OBJECTIVE: To identify shared and distinct features of giant cell arteritis (GCA) and coronavirus disease 2019(COVID-19) to reduce diagnostic errors that could cause delays in correct treatment. METHODS: Two systematic literature reviews determined the frequency of clinical features of GCA and COVID-19 in published reports. Frequencies in each disease were summarized using medians and ranges. RESULTS: Headache was common in GCA but was also observed in COVID-19 (GCA 66%, COVID-19 10%). Jaw claudication or visual loss (43% and 26% in GCA, respectively) generally were not reported in COVID-19. Both diseases featured fatigue (GCA 38%, COVID-19 43%) and elevated inflammatory markers (C-reactive protein [CRP] elevated in 100% of GCA, 66% of COVID-19), but platelet count was elevated in 47% of GCA but only 4% of COVID-19 cases.

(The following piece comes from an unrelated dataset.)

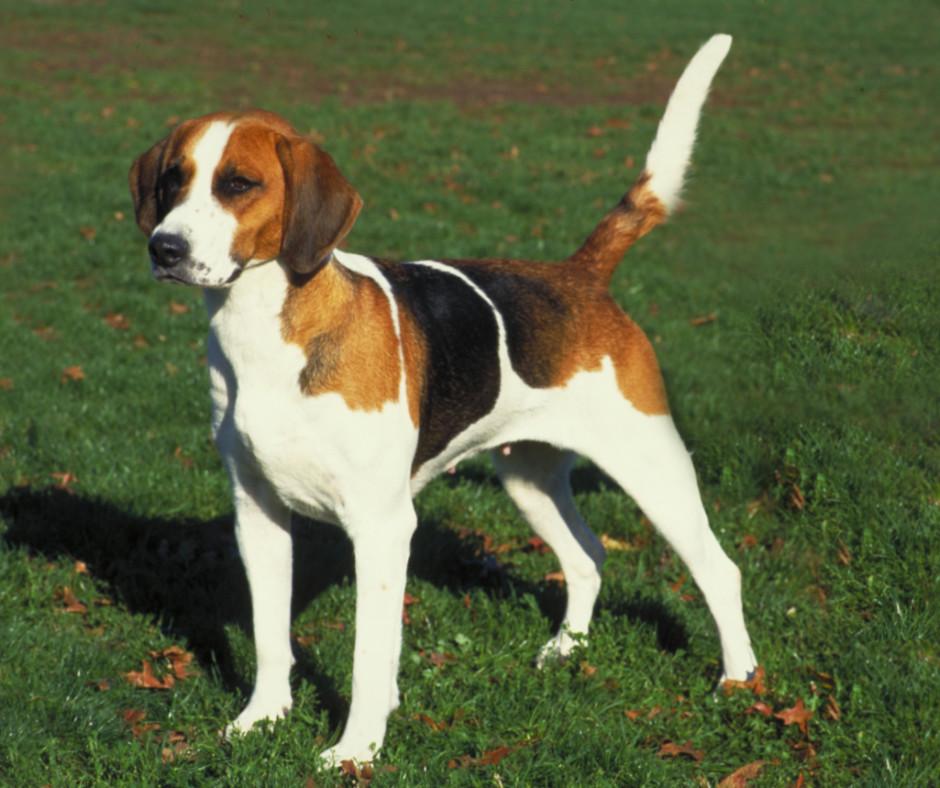 Американский фоксхаунд собака описание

Cough and fever were commonly reported in COVID-19 and less frequently in GCA (cough, 63% for COVID-19 vs 12% for GCA; fever, 83% for COVID-19 vs 27% for GCA). Gastrointestinal upset was occasionally reported in COVID-19 (8%), rarely in GCA (4%). Lymphopenia was more common in COVID-19 than GCA (53% in COVID-19, 2% in GCA). Alteration of smell and taste have been described in GCA but their frequency is unclear. CONCLUSION: Overlapping features of GCA and COVID-19 include headache, fever, elevated CRP and cough. Jaw claudication, visual loss, platelet count and lymphocyte count may be more discriminatory. Physicians should be aware of the possibility of diagnostic confusion. We have designed a simple checklist to aid evidence-based evaluation of patients with suspected GCA.